Genomic DNA (gDNA) was extracted following the method described by Lee and Taylor (Lee and Taylor 1990). A fragment of the ITS spacer region was amplified using universal primer sets ITS4 (5′-TCCTCCGCTTATTGATATGC-3′) and ITS5 (5′-GGAAGTAAAAGTCGTAACAAGG-3′). PCR reactions (50 µL) contained 50 ng of template gDNA, 1 µL of each 10 pM oligonucleotide, 1 µL of 10 mM dNTPs, 1 µL of 2 U/µL Taq DNA polymerase (Sino Geno Max Co., Ltd, Beijing), 5 µL of 10× PCR buffer. The PCR protocol for amplification of ITS regions included initial denaturation at 94 °C for 5 min, 35 cycles at 94 °C for 30 s, 55 °C for 30 s, and 72 °C for 30 s, followed by a final elongation at 72 °C for 10 min. PCR products were kept at 4 °C. The size and quality of PCR products were determined by gel electrophoresis using 1.25 % agarose gel, which was stained with ethidium bromide (0.5 mg/mL) and visualized under UV light. The ITS1-5.8S-ITS2 amplified products were purified using a Fungus Genomic DNA Extraction Kit (Omega) and sequenced in an automated system (Sino Geno Max Co., Ltd, Beijing).

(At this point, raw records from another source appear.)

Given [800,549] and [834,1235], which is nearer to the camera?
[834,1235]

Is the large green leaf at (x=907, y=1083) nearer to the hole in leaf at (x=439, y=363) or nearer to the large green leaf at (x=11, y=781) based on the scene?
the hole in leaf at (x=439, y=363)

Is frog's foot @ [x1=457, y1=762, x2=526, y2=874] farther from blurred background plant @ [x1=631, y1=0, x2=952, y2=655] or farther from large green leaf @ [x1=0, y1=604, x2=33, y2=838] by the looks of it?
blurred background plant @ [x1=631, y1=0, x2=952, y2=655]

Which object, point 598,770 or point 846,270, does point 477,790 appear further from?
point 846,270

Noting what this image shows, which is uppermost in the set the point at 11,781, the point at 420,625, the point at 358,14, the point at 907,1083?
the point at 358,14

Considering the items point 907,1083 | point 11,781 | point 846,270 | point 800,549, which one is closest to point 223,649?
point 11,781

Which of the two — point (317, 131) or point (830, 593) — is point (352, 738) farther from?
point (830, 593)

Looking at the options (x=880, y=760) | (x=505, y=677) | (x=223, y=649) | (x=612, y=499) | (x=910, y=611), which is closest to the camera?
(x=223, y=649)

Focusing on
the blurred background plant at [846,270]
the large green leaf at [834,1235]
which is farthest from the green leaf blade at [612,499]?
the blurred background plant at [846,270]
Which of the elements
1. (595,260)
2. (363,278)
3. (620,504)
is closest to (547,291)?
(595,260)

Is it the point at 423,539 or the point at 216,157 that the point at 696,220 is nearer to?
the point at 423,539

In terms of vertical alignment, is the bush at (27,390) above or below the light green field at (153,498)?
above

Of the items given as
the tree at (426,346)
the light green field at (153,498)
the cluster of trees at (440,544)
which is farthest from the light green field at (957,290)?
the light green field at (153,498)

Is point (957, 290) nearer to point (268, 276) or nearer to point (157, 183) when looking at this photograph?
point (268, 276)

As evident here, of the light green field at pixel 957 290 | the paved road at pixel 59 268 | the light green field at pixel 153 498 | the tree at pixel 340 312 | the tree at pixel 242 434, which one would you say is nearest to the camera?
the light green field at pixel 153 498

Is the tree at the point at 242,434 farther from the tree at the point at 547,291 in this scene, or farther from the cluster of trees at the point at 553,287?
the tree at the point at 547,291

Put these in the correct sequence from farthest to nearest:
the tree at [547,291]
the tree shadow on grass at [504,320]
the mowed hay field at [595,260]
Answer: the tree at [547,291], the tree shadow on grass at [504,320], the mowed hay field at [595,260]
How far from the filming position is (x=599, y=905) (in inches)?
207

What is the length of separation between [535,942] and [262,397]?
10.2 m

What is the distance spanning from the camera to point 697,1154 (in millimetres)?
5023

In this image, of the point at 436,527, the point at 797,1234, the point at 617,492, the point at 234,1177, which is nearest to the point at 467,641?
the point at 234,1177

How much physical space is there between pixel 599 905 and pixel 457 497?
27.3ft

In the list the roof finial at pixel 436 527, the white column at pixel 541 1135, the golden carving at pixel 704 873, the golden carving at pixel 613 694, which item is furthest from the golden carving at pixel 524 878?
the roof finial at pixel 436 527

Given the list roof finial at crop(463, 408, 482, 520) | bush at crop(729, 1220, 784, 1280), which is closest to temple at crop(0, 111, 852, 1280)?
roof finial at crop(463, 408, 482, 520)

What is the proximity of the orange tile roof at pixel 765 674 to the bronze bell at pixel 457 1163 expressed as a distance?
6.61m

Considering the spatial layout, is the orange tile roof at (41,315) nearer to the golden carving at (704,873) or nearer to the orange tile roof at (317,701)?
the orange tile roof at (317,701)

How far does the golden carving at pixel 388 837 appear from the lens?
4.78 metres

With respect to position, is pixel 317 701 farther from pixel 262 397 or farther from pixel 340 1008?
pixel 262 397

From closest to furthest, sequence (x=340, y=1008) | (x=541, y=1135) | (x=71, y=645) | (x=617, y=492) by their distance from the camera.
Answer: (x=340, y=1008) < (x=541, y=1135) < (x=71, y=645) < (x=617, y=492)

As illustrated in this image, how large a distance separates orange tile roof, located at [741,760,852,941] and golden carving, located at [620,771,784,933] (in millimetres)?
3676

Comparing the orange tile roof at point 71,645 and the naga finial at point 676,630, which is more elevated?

DNA sequences obtained from this work were compared with existing 17 Metarhizium species sequences data in GenBank using the Basic Local Alignment Search Tool (NCBI BLAST) (Destéfano 2004); a summary of these comparisons is shown in Table 1. Phylogenetic relationships among DNA sequences of ZJ-1 were determined using multiple sequence alignment MAGA6.0 via the maximum likelihood method (ML). Confidence levels for generated groups were determined via 1000-repetition bootstrap analysis.

Laboratory bioassays

We selected R. ferrugineus larvae of similar size during the feeding period. Conidia of divided purified ZJ-1 were placed in a sterile 10 mL centrifuge tube containing aqueous 0.05 % Tween-80 and the mixture was vortexed to attain homogenization. Conidial concentration was determined using a hemocy to meter. A dilution series of aqueous conidial suspension (1.0 × 10⁸, 1.0 × 10⁷, 1.0 × 10⁶, 2.0 × 10⁵, 1 × 10⁴ conidia/mL) was prepared thorough mixing, then sprayed on larvae. Treated larvae were separately transferred to 50 mL vials containing 10 g weevil’s artificial diet under controlled conditions (28 ± 1 °C, 80 ± 5 % RH). Each trial was performed in triplicate with a total of 30 insects per process. After the treatment, insects were scored as dead at 24 h intervals for 10 days. Meanwhile, dead larvae were selected and tested for potential pathological changes (Anggraeni and Putra 2011).